Jesse Helms 1921-2008

by David Trumbull

July 11, 2008

At age 86 years and after three decades in the United States Senate, Jesse Helms, Republican of North Carolina, joined John Adams (second President), Thomas Jefferson (third President), and James Monroe (fifth President) as an American leader who died on the Fourth of July. (Trivia: Can you name the only President born on the Fourth of July? See answer below.)

Jesse Helms was a five-term (1973-2002) United States Senator from North Carolina, and a member of the Republican Party. He served as chairman of the Senate Foreign Relations Committee. Much will be written about this champion of conservative principles. Many will observe that he was a master of the senate rules and procedures and carried in his head an amazingly detailed history of that institution. I shall use this small space to comment on his support for American manufacturing and in particular his efforts to save U.S. textile jobs.

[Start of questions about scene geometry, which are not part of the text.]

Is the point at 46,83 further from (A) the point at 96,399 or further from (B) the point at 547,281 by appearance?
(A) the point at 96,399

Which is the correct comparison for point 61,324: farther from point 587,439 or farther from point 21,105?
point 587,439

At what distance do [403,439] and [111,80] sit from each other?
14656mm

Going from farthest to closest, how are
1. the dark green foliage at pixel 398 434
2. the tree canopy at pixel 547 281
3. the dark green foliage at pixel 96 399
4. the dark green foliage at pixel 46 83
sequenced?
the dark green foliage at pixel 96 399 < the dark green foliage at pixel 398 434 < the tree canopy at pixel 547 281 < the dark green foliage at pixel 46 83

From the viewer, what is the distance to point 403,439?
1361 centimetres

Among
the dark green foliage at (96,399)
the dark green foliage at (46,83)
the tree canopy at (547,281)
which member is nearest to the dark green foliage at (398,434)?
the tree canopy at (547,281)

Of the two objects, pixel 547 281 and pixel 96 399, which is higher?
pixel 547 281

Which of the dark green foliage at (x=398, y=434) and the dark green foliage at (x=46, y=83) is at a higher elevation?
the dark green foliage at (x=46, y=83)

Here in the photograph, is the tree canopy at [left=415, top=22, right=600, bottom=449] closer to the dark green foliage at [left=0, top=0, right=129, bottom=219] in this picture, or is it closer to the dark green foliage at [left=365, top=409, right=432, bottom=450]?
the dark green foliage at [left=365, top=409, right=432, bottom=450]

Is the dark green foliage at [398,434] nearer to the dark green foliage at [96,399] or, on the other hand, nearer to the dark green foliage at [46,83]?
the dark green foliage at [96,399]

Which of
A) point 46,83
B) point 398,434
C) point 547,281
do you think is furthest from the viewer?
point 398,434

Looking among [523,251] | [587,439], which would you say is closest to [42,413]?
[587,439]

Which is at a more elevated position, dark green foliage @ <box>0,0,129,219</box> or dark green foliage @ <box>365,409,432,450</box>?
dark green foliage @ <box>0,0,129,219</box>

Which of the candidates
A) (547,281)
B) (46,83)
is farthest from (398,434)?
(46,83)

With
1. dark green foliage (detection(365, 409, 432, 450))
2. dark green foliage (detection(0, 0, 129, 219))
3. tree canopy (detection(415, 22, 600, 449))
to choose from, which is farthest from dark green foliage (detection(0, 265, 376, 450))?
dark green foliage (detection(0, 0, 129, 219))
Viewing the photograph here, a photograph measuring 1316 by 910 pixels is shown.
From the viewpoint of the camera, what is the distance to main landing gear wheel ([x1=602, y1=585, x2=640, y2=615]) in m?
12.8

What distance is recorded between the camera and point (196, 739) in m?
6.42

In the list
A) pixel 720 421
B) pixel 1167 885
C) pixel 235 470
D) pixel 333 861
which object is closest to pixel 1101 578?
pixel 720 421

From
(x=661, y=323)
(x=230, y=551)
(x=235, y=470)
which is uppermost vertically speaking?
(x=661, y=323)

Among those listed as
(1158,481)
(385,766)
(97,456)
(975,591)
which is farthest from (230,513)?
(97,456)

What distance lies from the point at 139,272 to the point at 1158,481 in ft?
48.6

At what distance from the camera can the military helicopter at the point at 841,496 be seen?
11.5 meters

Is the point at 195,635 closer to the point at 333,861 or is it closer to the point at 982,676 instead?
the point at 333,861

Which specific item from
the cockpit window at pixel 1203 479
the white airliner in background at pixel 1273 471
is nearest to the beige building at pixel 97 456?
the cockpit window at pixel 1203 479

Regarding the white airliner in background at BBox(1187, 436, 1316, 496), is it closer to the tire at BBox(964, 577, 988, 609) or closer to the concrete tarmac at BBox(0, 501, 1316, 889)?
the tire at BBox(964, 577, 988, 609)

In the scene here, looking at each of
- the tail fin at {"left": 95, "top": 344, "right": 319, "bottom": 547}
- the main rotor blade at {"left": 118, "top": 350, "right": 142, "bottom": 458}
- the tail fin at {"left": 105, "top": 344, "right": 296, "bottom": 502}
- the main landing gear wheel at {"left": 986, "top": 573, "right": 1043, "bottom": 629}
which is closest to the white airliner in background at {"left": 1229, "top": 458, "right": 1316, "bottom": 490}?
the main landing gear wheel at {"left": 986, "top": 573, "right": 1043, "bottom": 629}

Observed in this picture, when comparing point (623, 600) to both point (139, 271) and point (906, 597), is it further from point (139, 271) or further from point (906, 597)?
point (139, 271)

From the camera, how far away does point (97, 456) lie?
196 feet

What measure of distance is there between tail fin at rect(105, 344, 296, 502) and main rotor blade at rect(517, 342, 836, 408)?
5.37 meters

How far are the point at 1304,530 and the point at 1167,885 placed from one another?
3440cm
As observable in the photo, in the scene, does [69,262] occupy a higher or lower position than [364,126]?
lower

Mr. Helms was one of strongest supporters of the domestic U.S. textile industry in the U.S. Senate for three decades. He left a legacy of textile policies that survive him. His successful 2001 battle to prohibit third-country dying, printing and finishing in the Caribbean Basin and Sub-Saharan Africa trade preference programs established the precedent for similar language in the subsequent U.S. trade preference programs and free trade agreements. His support of the domestic wool textile industry in the 1990s on the question of tariffs on imported suiting fabrics was a highly important factor in bringing all parties to the table to negotiate the current wool program which represents a carefully crafted compromise supported by the three segments of the wool production chain.

Senator Helms was also a backer of the U.S. textile industry position on the three major textile bills that passed congress only to be vetoed by President Ronald Reagan in the 1980s and President George Bush in the 1990s.

It was fitting that during the 52nd Annual meeting of the American Textile Manufacturers Institute in March 2001, Senator Helms was presented with the prestigious Samuel Slater Award, named for the Founder of the American Industrial Revolution.

[Answer to trivia: Calvin Coolidge, the thirtieth President was born on the Fourth of July of 1872.]

[David Trumbull is the chairman of the Boston Ward Three Republican Committee. Boston's Ward Three includes the North End, West End, part of Beacon Hill, downtown, waterfront, Chinatown, and part of the South End.]